CategoriesMedical Condition

Imaging for Low Back Pain: More Harm Than Good?

Getting imaging for low back pain (LBP) is very common practice, with 42% of clients with LBP receiving an X-ray, CT, or MRI within 1 year of diagnosis. While it may be intuitive to get imaging for an acute episode of LBP, there are several reasons why it may in fact cause more harm than good 

Firstly, what the research has found is that the “findings” on imaging are often not correlated with the symptoms of your LBP, meaning the “findings” are not likely causing your pain.2 Studies have found that if you scan healthy people with no LBP, there is a very high prevalence of abnormal image findings such as “spondylosis” and “degeneration”.2 This prevalence of abnormal image findings in a healthy population increases with age, 2 as seen in the Table 1. Consequently, imaging is not indicated for LBP in the absence of red flags, on the basis that the rate of abnormal imaging findings is high in healthy people and do not correlate well to your symptoms. 

Table 1. Prevalence of abnormal image findings in people with no low back pain (LBP).2 

Age of people with no LBP: 

Percentage with abnormal image findings: 

20 

37% 

30 

52% 

40 

68% 

50 

80% 

60 

88% 

70 

93% 

Secondly, the imaging results may be misinterpreted by clinicians and can result in unhelpful advice, needless subsequent investigation, and potentially even invasive interventions, such as surgery.1 whilst invasive interventions may be warranted in some cases with identified red flags, the vast majority of people with LBP can be managed non-surgically and can have equally as good outcomes.  

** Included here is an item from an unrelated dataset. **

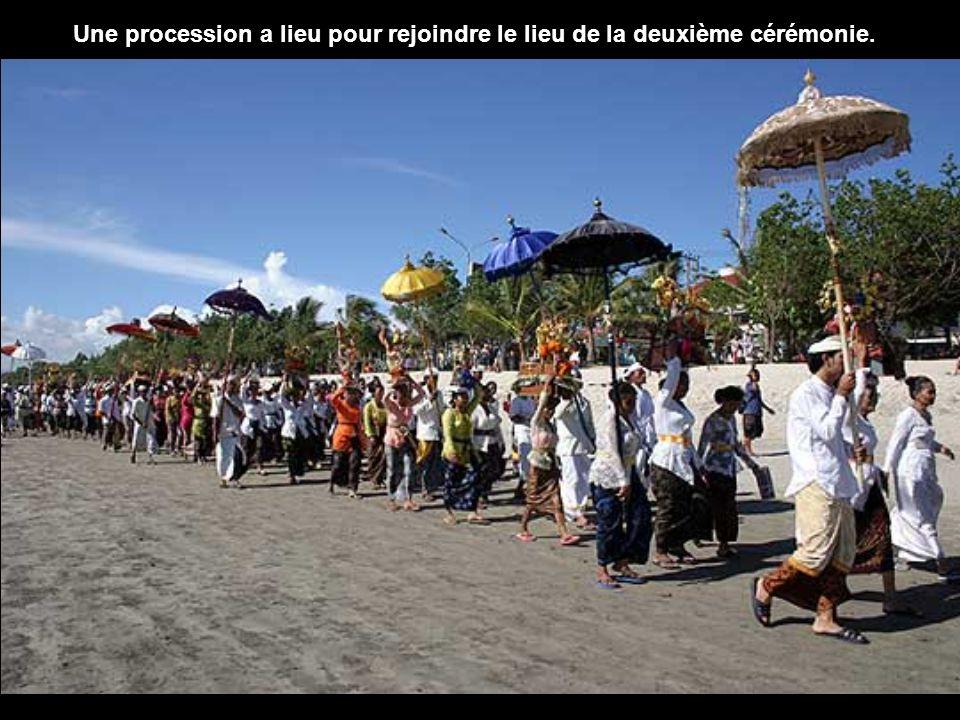 Lors de Nyepi, toute l'île est en fête, reproduisant le combat sacré des Balinais avec le démon géant et le monarque Sang Mayadanawa.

Thirdly and most importantly, misinterpretation of image findings, such as “degenerative disc disease”, “disc protrusion” and “foraminal narrowing”, can result in catastrophisation of the condition, which is defined as a person viewing their situation as considerably worse than it actually is. Catastrophising promotes an extremely unhelpful belief in people that their spines are structurally damaged and vulnerable.1 consequently, clients often become more fearful of movement and activity, and usually opt for bed rest. This contrasts with best practice for acute LBP, as bed rest and immobility are not recommended compared to staying active within pain limits, and that advice to stay active had greater benefits in pain relief and functional improvements.3 Clients misinterpreting their image results also lowers their expectations for recovery as a study found that the early use of MRI for LBP resulted in increased disability, poorer perceived prognosis and a greater chance of undergoing back surgery.1  

In conclusion, in the absence of red flags, imaging for low back pain is contraindicated as image findings do not correlate with symptoms and may promote detrimental beliefs about LBP that can worsen outcomes. The red flags which would warrant imaging for LBP are severe and/or progressive neurologic deficits, LBP that is constant and does not change with movement, and incident of trauma. Engaging with a health professional, such as a physiotherapist, will assist in ascertaining the presence of red flags and suitability for imaging. 

References
    1. Darlow, B., Forster, B. B., O’Sullivan, K., & O’Sullivan, P. (2017). It is time to stop causing harm with inappropriate imaging for low back pain. Brinjikji, W., Luetmer, P. H., Comstock, B., Bresnahan, B. W., Chen, L. E., Deyo, R. A., … & Jarvik, J. G. (2015). Systematic literature review of imaging features of spinal degeneration in asymptomatic populations. American Journal of Neuroradiology, 36(4), 811-816. 
    2. Dahm, K. T., Brurberg, K. G., Jamtvedt, G., & Hagen, K. B. (2010). Advice to rest in bed versus advice to stay active for acute low‐back pain and sciatica. Cochrane database of systematic reviews, (6).